Production promotions

145-day backtest, 2025-11-01 → 2026-03-25, per-country winners:

CountryDA winnerDA MAEStrategic winnerST MAECross-prices
ESv12.0 ablation (beats v11.0 14.26)13.99v11.017.35No
PTv6.0 ablation21.94v6.0 with Z324.67DA no / ST yes
FRv6.0 ablation24.52v5.0 (ablation 28.61 close)28.47No
DEv6.0 with Z327.64v6.0 with Z335.99Yes

What changed in code

Three new feature blocks

  • Z1 country-aware holidays_get_country_holidays(country_code) in src/data/feature_engineering.py. Replaces the earlier hardcoded _is_spanish_holiday(). Per-country public holiday registry in src/countries.py.
  • Z2 generation-forecast targets — wind + solar day-ahead forecasts from ENTSO-E, injected as forward-looking features. Code in src/models/direct_trainer.py::_target_extra_features().
  • Z4 solar elevation — computed at country-specific latitude (_COUNTRY_LATITUDE map), gives the model a clean proxy for solar generation potential that’s orthogonal to weather noise.

Cross-price gating (Z3)

Cross-country price features (other-country DA prices at 24h/48h/168h lags plus spread-to-ES) are now conditional on EPF_CROSS_PRICE_COUNTRIES. Production default: DE. See cross-price gating decision.

At inference time, direct_predictor.py aborts loudly if a joblib declares cross-price feature columns but the env var doesn’t include this country — a drift guard modelled after the v10.x LSTM zero-fill bug prevention.

Why the Z3 ablation changed our mental model

The v2.0 models (shipped 2026-04-11) all used cross-country prices. The assumption was that in a physically-interconnected market, neighbour prices at short lags should carry information. This proved wrong for 3 of 4 countries:

  • ES (−5.71 MAE without Z3): Spain sets the Iberian price. PT/FR/DE prices are downstream effects, already partly encoded in ES’s own lag features. Adding them is correlated noise.
  • FR (−0.62): France sits between Iberia and the German-dominated core; neighbour prices correlate with FR but with lags that depend on regime. Lag-based cross-features couldn’t handle the shifting coupling.
  • PT (−0.58): PT tracks ES tightly in direction but not in magnitude. Cross-price lags made the model over-weight short-run neighbour differences.
  • DE (+0.10, neutral): DE is the EPEX SPOT price-maker; neighbour prices effectively lag DE, carrying residual information.

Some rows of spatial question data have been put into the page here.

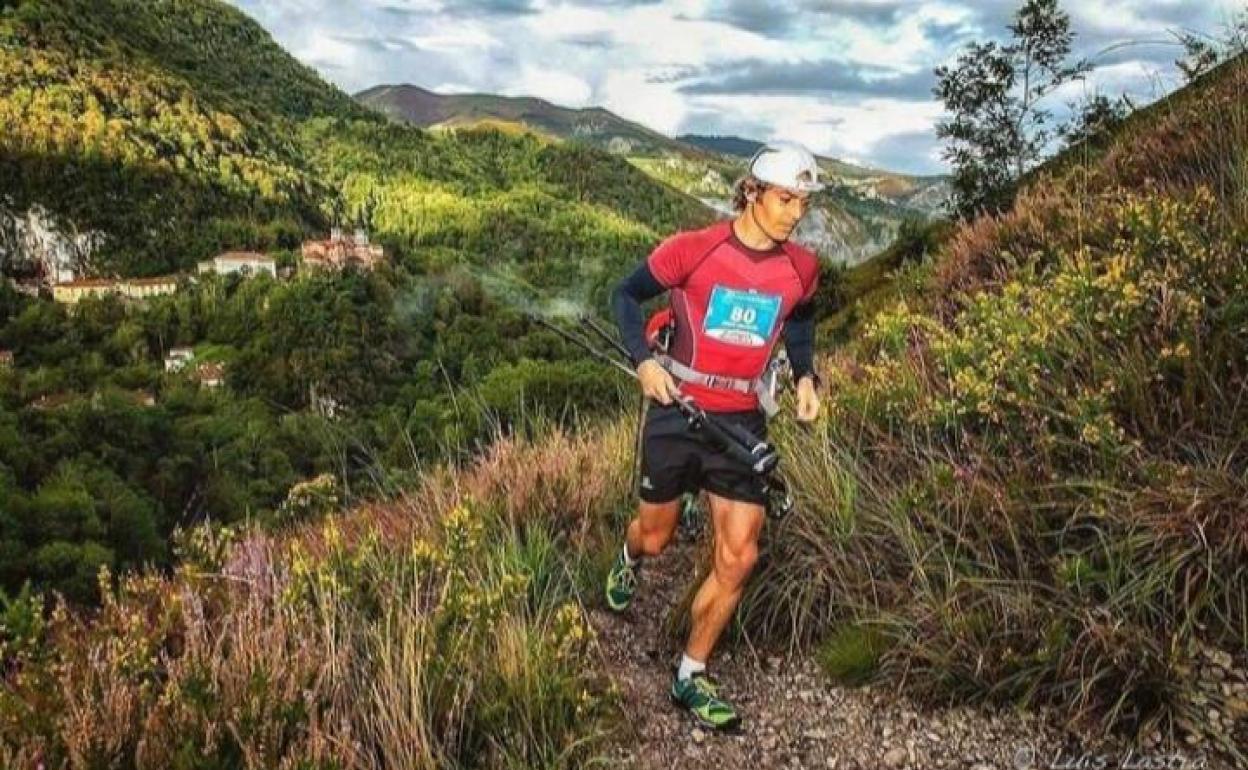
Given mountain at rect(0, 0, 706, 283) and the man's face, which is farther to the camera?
mountain at rect(0, 0, 706, 283)

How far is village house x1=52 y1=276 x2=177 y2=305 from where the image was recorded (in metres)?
126

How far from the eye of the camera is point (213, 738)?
2.60 m

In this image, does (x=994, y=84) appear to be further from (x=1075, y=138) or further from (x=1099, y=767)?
(x=1099, y=767)

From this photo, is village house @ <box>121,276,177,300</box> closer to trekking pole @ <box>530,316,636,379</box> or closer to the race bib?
trekking pole @ <box>530,316,636,379</box>

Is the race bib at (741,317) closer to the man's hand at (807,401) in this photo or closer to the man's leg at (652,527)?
the man's hand at (807,401)

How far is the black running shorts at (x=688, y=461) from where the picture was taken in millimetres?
3680

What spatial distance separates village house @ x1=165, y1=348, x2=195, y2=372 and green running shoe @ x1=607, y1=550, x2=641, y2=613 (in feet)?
345

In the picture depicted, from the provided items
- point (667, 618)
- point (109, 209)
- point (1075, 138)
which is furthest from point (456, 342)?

Other findings from the sprint

PT expanded → hybrid15 was a bug fix (v6.0 DA −9.2%, ST −21%)

PT was using an “expanded” approach that did hourly→15-minute conversion wrong. Switching to hybrid15 with correct resolution handling gave PT a larger jump than any other change. The MAE delta confirms the approach was the dominant issue, not any feature choice.

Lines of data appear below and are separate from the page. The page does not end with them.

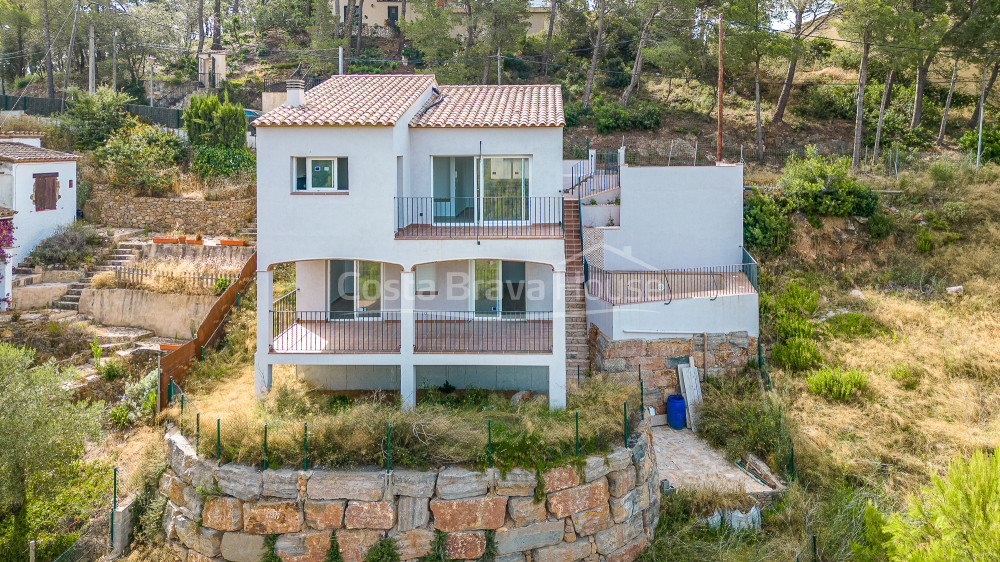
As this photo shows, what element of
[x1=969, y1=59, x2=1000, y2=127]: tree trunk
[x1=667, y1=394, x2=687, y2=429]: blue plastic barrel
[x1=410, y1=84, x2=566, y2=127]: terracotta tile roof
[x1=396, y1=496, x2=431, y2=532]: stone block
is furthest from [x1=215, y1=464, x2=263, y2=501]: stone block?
[x1=969, y1=59, x2=1000, y2=127]: tree trunk

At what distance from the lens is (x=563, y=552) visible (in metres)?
14.2

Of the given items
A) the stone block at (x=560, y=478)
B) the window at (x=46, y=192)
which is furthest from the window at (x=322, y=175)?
the window at (x=46, y=192)

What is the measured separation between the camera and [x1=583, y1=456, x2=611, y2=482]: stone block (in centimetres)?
1430

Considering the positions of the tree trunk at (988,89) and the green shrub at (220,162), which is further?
the tree trunk at (988,89)

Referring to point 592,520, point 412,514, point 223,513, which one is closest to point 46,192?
point 223,513

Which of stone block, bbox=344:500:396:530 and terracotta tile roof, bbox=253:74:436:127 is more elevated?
terracotta tile roof, bbox=253:74:436:127

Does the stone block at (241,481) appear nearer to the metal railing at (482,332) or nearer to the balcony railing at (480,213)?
the metal railing at (482,332)

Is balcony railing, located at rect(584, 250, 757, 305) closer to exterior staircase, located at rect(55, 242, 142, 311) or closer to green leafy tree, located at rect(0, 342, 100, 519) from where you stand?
green leafy tree, located at rect(0, 342, 100, 519)

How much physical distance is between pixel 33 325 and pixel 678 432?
58.5 feet

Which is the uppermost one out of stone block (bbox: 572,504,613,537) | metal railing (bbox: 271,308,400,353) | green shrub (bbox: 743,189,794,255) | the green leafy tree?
green shrub (bbox: 743,189,794,255)

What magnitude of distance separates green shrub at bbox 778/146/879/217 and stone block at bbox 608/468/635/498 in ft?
44.5

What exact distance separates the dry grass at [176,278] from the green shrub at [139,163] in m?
6.34

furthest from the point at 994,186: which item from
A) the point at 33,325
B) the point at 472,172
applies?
the point at 33,325

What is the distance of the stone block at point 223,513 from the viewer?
45.3ft
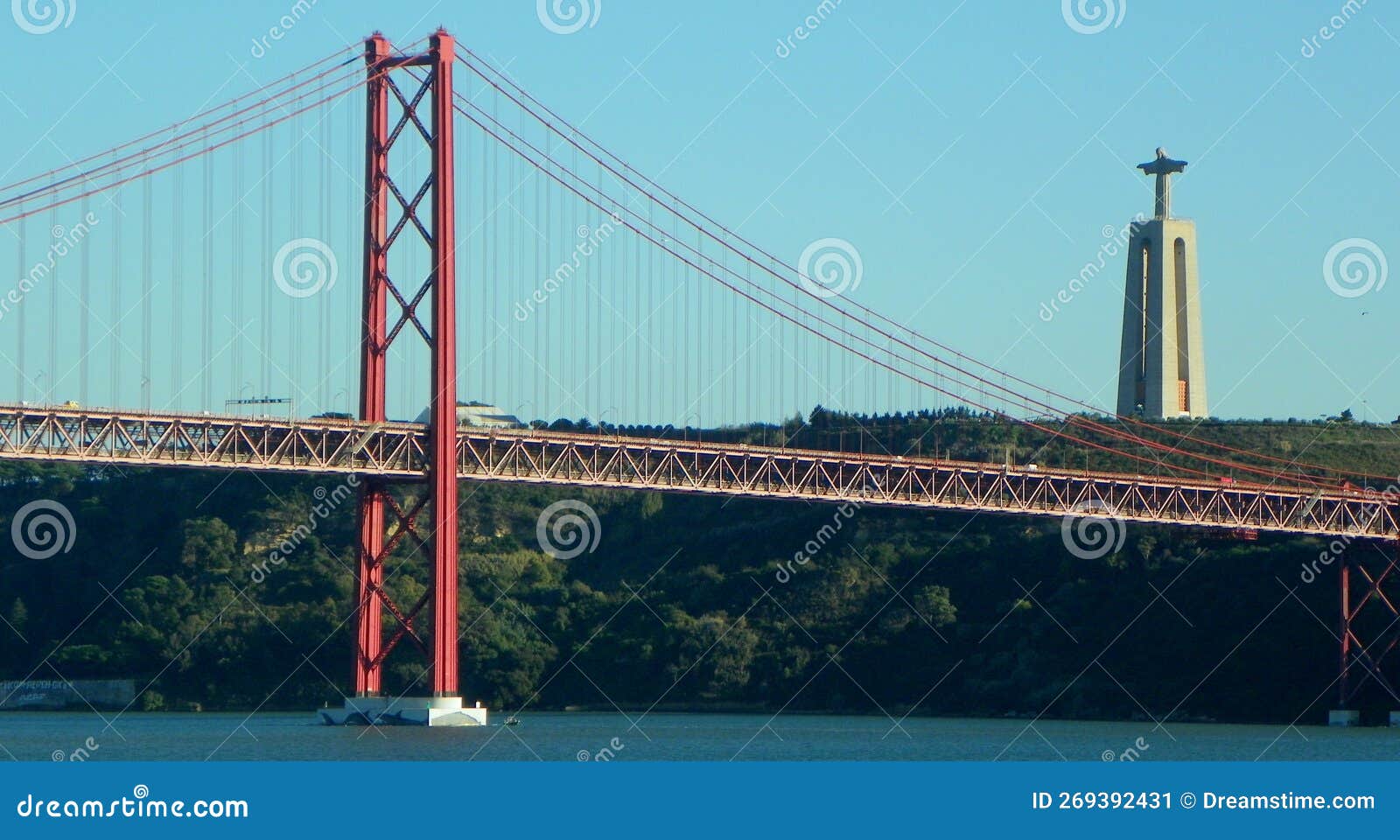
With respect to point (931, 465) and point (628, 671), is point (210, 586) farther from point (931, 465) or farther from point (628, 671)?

Optuna on TimeSeriesSplit is rejected for DA

A v6.1 parallel Optuna sweep showed CV MAE −24% (DE DA) but backtest MAE +1.25. The TimeSeriesSplit folds contained 2022 crisis data (prices 400+ EUR/MWh) that doesn’t match the current regime. Optuna optimized for a regime we no longer live in. Future hyperparameter work uses last-2yr windows only.

The ES v11.0 recipe is robust across countries

Single-XGBoost depth=12, learning_rate=0.03, q=0.55, pw3x above 60 EUR, sample decay 365-day halflife — this recipe works well for all four countries when feature noise is controlled. Country-specific tuning is narrower than expected: mainly the target transform (residual_1w for all except FR) and the cross-price gate.

Three process changes that came out of the sprint

  1. Feature additions must be tested per country. “Universal” features aren’t universal. Phase 5+ mandates per-country ablation before promotion.
  2. MAE alone is insufficient. Pair with spread capture, spike recall, directional accuracy, and battery arbitrage capture before promoting. DE with Z3 is the MAE best and the economic-utility best; PT’s day-ahead MAE best (ablation) differs from its strategic MAE best (with Z3). Lesson captured in internal memory.
  3. Experiment-tagging methodology — every new backtest now auto-compares against ES v11.0 + country LATEST + country BEST via src/models/evaluation.py::get_baselines_for_country(). Mechanical LATEST updates; BEST requires user approval on combined MAE + economic improvement.